The appellate court held that the primary carrier had a duty to defend the underlying claims because plaintiffs potentially sought relief other than amounts owed under their health plans.  First, the court determined that Section 502(a)(3) of ERISA, which provides for “appropriate equitable relief” for breaches of fiduciary duties and non-disclosures, did not preclude the award of damages other than amounts owed under a covered health plan.  Second, the court held that the plaintiffs in the underlying actions potentially sought damages other than amounts under their health plans.  Although not specifically alleged in the complaints, the court concluded that plaintiffs made allegations regarding fiduciary violations and non-disclosures to plan participants for which damages outside of amounts owed under health plans could have been awarded.
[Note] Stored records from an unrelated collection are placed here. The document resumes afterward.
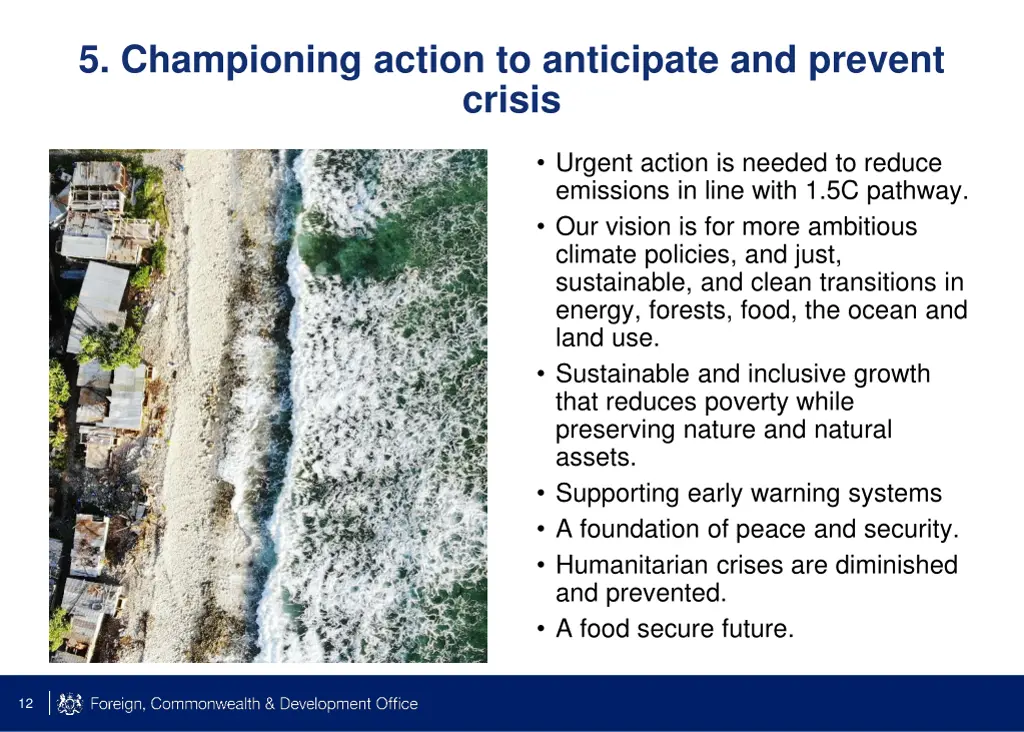 5. Championing action to anticipate and prevent crisis

• Urgent action is needed to reduce emissions in line with 1.5C pathway.
• Our vision is for more ambitious climate policies, and just, sustainable, and clean transitions in energy, forests, food, the ocean and land use.
• Sustainable and inclusive growth that reduces poverty while preserving nature and natural assets.
• Supporting early warning systems
• A foundation of peace and security.
• Humanitarian crises are diminished and prevented.
• A food secure future.

12 Foreign, Commonwealth & Development Office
The appellate court also held that the trial court erred by ruling that the primary policy’s willful acts exclusion and Section 533 of the California Insurance Code barred coverage for one class action.  The exclusion barred coverage for claims “arising out of any Wrongful Act committed with the knowledge that it was a Wrongful Act.”  Section 533 provides that an insurer is “not liable for a loss caused by a willful act of the insured.”  The court rejected the insurers’ argument that a finding by the court in the underlying action that the insured knowingly and willfully used outdated data to determine its reimbursement rates triggered these exclusions.  The court reasoned that the underlying action did not completely arise from knowingly willful conduct because the plaintiffs alleged other conduct that did not arise out of the use of outdated data.  The court further held that coverage for an alleged violation of the Racketeer Influenced and Corrupt Organizations Act was not precluded because the alleged predicate act could be proven by reckless rather than intentionally wrongful conduct.

The appellate court affirmed the trial court’s dismissal of the insured’s breach of contract cause of action against the excess insurers.  The excess policies were not triggered until exhaustion of the primary policy’s limits “solely as a result of actual payment of claims or losses thereunder.”  The court held that the primary insurer’s exhaustion of its policy limits was a condition precedent to coverage under the excess policies, so the excess insurers had not failed to meet any contractual obligations owed to the insured.